Shakespeare's 'Julius Caesar' is not really about Caesar at all. It is about the contrast between two of the main characters, Brutus and Cassius. The play is called 'Julius Caesar' because he is the pivot. The play is about the events leading up to and following his assassination.

There are three main characters Marcus Brutus, Caius Cassius and Mark Antony.

Brutus is the main focus of the play. He was Caesar's friend but was dragged into the plot to kill him because of his love of Rome. He believed that Caesar would become too powerful and that he had to kill him for the good of Rome. He was said to be the 'noblest Roman of them all' as he did not kill Caesar out of jealousy.

Brutus 'sits high in all people's hearts' and is very loyal and honest. Some people may say that Brutus was too honest and I think that I would agree with this. When Brutus allows Antony to speak at Caesar's funeral, Antony twisted everything Brutus had just said which turned the townspeople against him and, because of this, among other things, Brutus believed that there was no way out. After the battle at Philippi, he killed himself. Brutus has been said to be naïve because of this.

Brutus is a poor judge of character. This is shown when he stops the murder of Caesar becoming a massacre of his supporters, which proved fatal. Cassius wanted to kill Antony as well as Caesar but Brutus did not approve of this.

Brutus was Caesar's friend. Caesar trusted Brutus. We can see this when Brutus stabs Caesar. Caesar says 'Et tu Brute?' meaning 'even you Brutus?' This shows that he was surprised that Brutus would kill him.

Brutus' wife, Portia, clearly loves her husband. She wounds herself in the thigh, which shows that she can easily allow passion to overrule reason. Her lack of reasoning is also shown in her desperate suicide when she believes that Antony has been victorious and Brutus is dead.

**Data section**
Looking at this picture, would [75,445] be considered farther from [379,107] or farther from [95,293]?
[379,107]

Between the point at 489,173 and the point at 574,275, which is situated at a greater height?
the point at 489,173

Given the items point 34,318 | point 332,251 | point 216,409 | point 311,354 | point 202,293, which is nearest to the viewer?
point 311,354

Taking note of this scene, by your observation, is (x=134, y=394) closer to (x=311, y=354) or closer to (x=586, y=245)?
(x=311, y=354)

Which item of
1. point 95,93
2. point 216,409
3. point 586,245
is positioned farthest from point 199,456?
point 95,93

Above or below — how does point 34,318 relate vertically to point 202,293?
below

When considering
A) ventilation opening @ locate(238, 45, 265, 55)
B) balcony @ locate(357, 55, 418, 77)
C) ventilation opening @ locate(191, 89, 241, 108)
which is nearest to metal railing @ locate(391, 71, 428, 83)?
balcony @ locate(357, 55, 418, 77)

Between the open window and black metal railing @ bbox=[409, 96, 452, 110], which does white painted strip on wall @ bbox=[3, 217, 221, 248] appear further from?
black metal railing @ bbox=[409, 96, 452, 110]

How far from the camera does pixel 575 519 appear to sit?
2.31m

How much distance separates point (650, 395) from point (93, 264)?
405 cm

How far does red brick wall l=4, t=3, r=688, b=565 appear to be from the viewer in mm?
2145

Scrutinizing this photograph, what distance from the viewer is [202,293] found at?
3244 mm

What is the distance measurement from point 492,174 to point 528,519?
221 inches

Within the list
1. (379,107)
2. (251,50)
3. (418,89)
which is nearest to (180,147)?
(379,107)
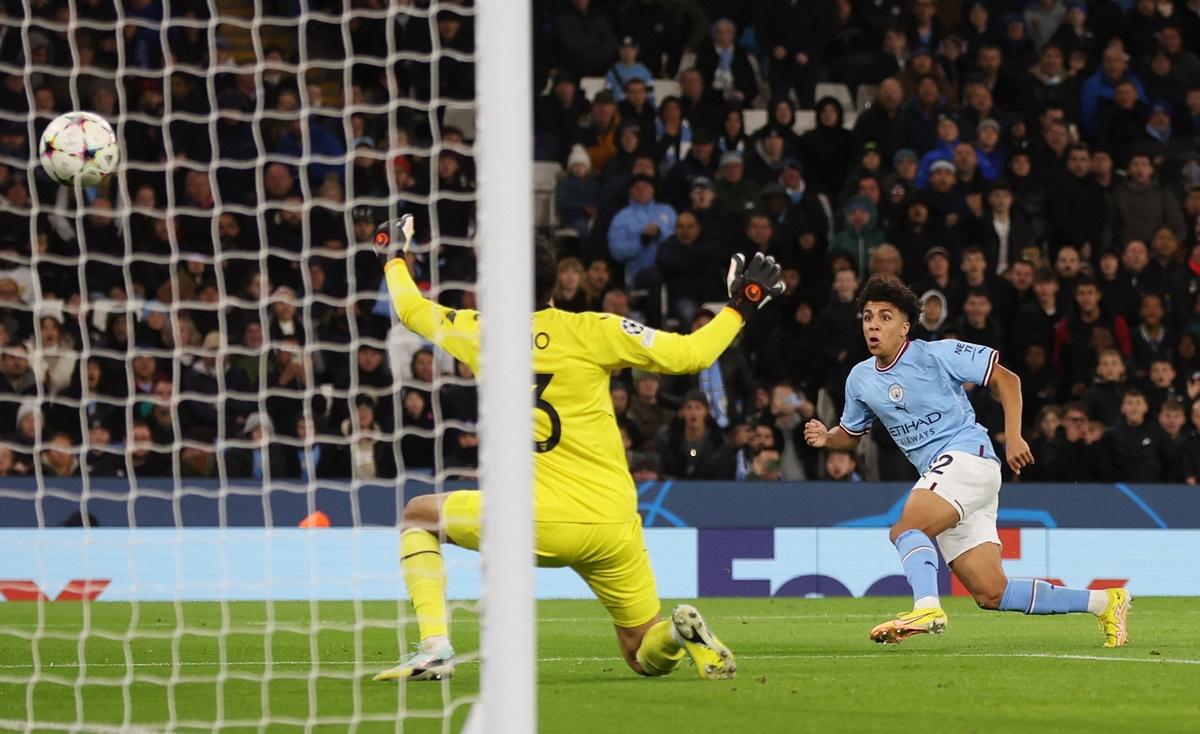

**Parts of the exercise**
**1)** Return the passage of the Julius Caesar essay from "Brutus is a" to "approve of this.", word for word.
**2)** Write the next part of the essay on Shakespeare's Julius Caesar, starting after its final sentence.

**Expected outputs**
**1)**
Brutus is a poor judge of character. This is shown when he stops the murder of Caesar becoming a massacre of his supporters, which proved fatal. Cassius wanted to kill Antony as well as Caesar but Brutus did not approve of this.

**2)**
Brutus loves Portia. He does not tell her about the conspiracy because of this. We can clearly see that he thinks a lot of her. His feelings for Portia are shown by his reaction to her death. Brutus spoke of Portia as being as dear to him 'as are the ruddy drops that visit my sad heart.'

Brutus plays the most important part in the play. We see more of Brutus' personal life and thoughts and feelings than of any other character.

He has to make the choice between murdering his friend and allowing him to become too powerful. He had to decide which he loved more, Caesar or Rome.

Cassius is the next main character. He is a contrast to Brutus. Cassius is sly, devious and self-centred. He was said by Caesar to have 'a lean and hungry look.'

Cassius killed Caesar because he was jealous of him. He arranged the conspiracy and decided to involve Brutus because he 'sits high in all people's hearts.'

Cassius is a much better judge of character than Brutus. He wanted to kill Mark Antony as well as Caesar.

At the start of the play, Cassius is quite a mean man. We can see this because he is willing to murder Caesar out of jealousy. This is shown because he doesn't like the fact that he 'was born free as Caesar,' he has 'fed as well' and he can 'endure the winter's cold as well as he' but Caesar is being offered the crown of Rome. There is, however, a point at which Cassius could be said to be fitter than Caesar as he tells Brutus of a time when swimming across the River Tiber. Caesar cried, 'Help me, Cassius, or I sink!' Cassius had to rescue Caesar, as he could not endure the river's rapid flow. Cassius also mentioned a time when Caesar got a fever while in Spain and was described as 'a sick girl.'

Cassius changes towards the end. He seems to be more helpful and caring. He consoles Brutus at Philippi over Portia's death and contributes to their relationship developing into a friendship.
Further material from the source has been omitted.